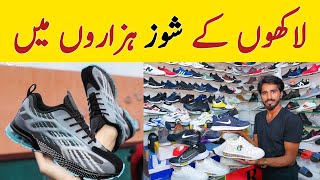 Imported Shoes Wholesale Market | Branded Shoes Wholesale Market | Sports Shoes | Hamid Ch Vlogs
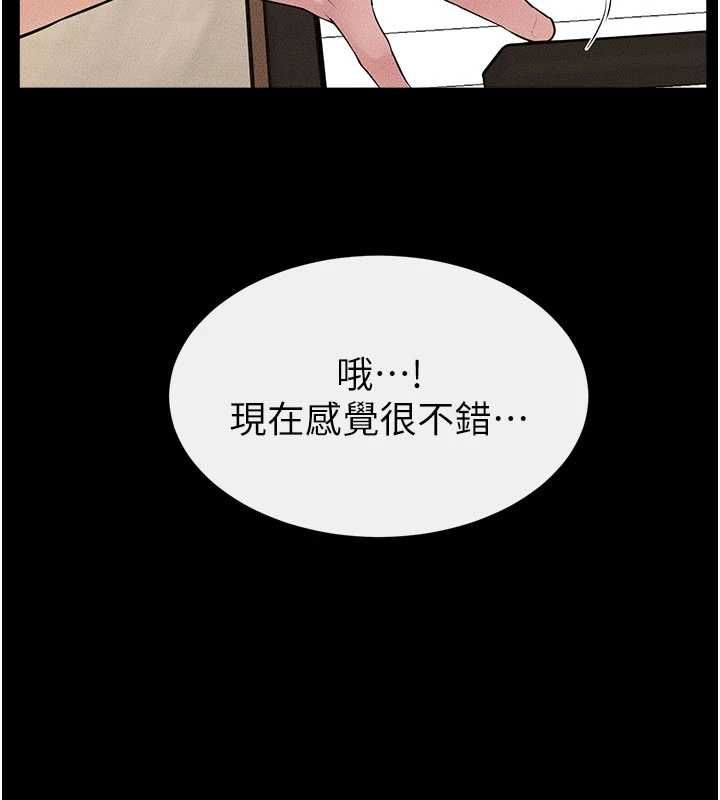 继母与继姐第115話-哥哥的專屬配菜♥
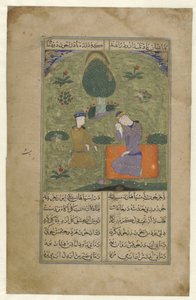 الأمير كوشرو يبكي في منظر طبيعي بواسطة مجهول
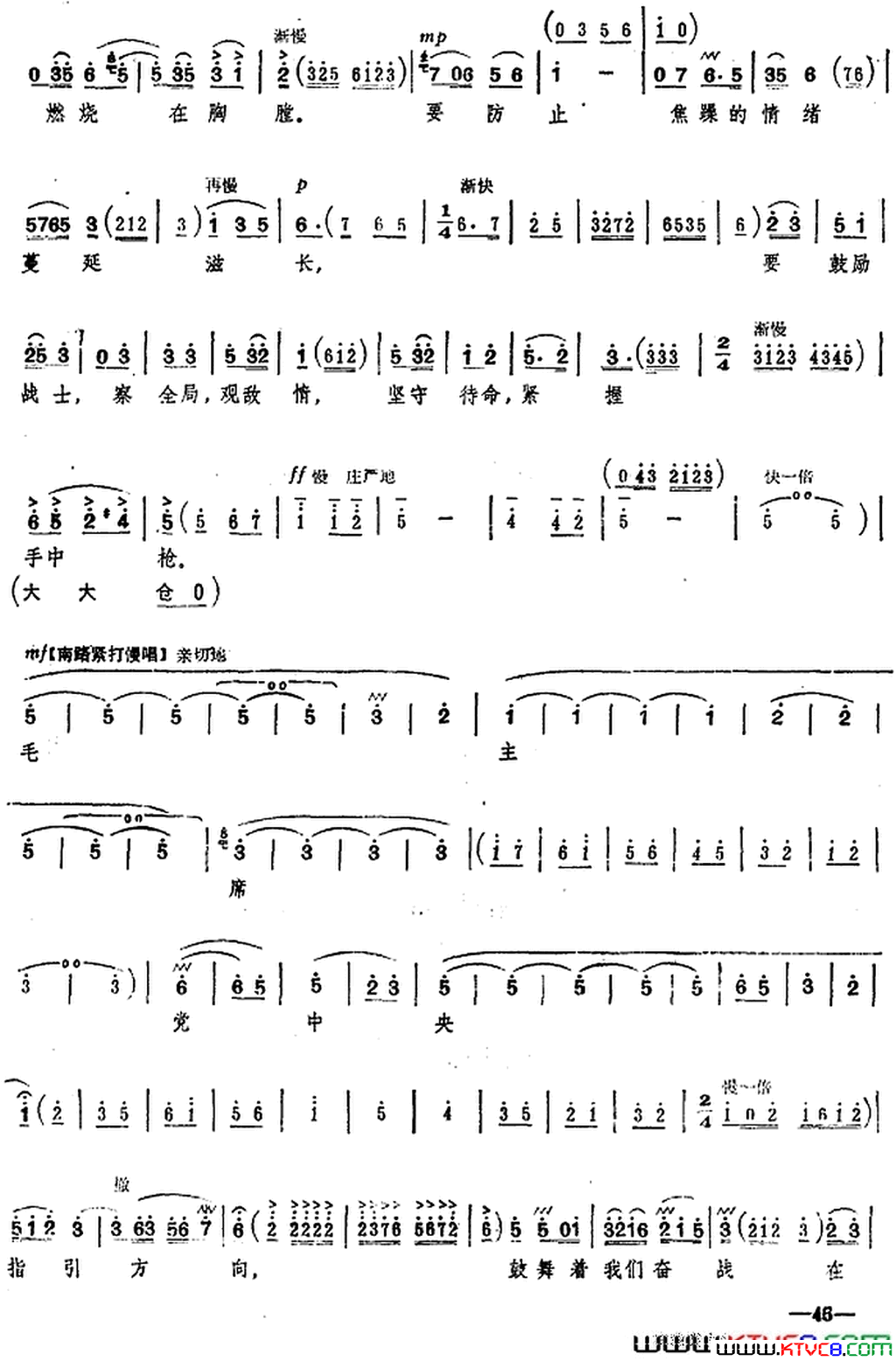 ��磺��ɳ��亡����峡���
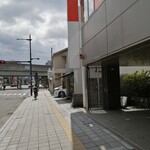 ROUTE271 高槻店 - 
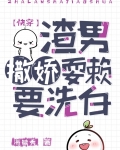 渣男撒娇耍赖要洗白（快穿）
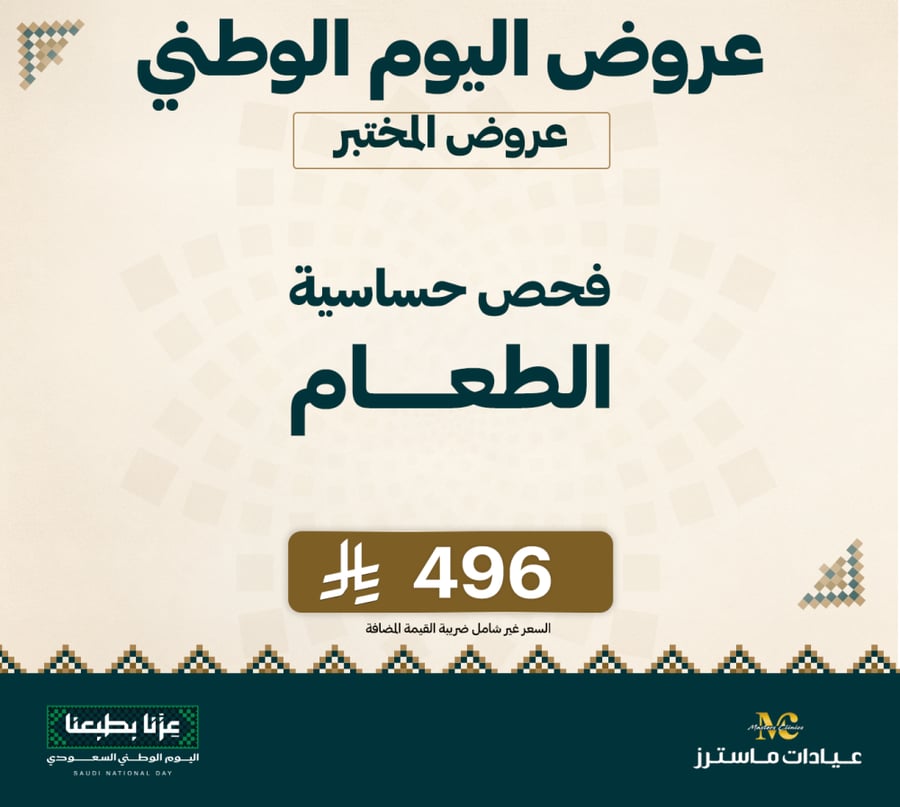 باقة فحص حساسية الطعام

───

-- Task --
Turn the material above into a JSON list of strings, one string per line, without the pictures.

-- Reply to the task --
[
  " Imported Shoes Wholesale Market | Branded Shoes Wholesale Market | Sports Shoes | Hamid Ch Vlogs",
  " 继母与继姐第115話-哥哥的專屬配菜♥",
  " الأمير كوشرو يبكي في منظر طبيعي بواسطة مجهول",
  " ��磺��ɳ��亡����峡���",
  " ROUTE271 高槻店 - ",
  " 渣男撒娇耍赖要洗白（快穿）",
  " باقة فحص حساسية الطعام"
]